Exercise requirements =>
List each line in the entries below that contains the string "from". Matches count only when the case is the same.

Material for this task =>
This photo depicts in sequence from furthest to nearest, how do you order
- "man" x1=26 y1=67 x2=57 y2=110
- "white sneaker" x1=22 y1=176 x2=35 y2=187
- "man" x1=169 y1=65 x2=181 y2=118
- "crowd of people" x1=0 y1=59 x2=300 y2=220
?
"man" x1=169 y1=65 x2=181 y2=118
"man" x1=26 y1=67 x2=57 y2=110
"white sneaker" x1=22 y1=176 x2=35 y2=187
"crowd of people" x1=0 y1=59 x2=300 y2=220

--

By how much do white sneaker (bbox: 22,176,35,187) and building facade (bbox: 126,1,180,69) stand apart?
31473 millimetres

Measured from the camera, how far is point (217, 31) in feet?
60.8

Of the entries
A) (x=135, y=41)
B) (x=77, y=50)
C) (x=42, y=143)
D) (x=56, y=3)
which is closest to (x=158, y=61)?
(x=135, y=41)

Completed task =>
This photo depicts in sequence from furthest to nearest, how do you order
Measured from the camera, how far is point (217, 31) in feet?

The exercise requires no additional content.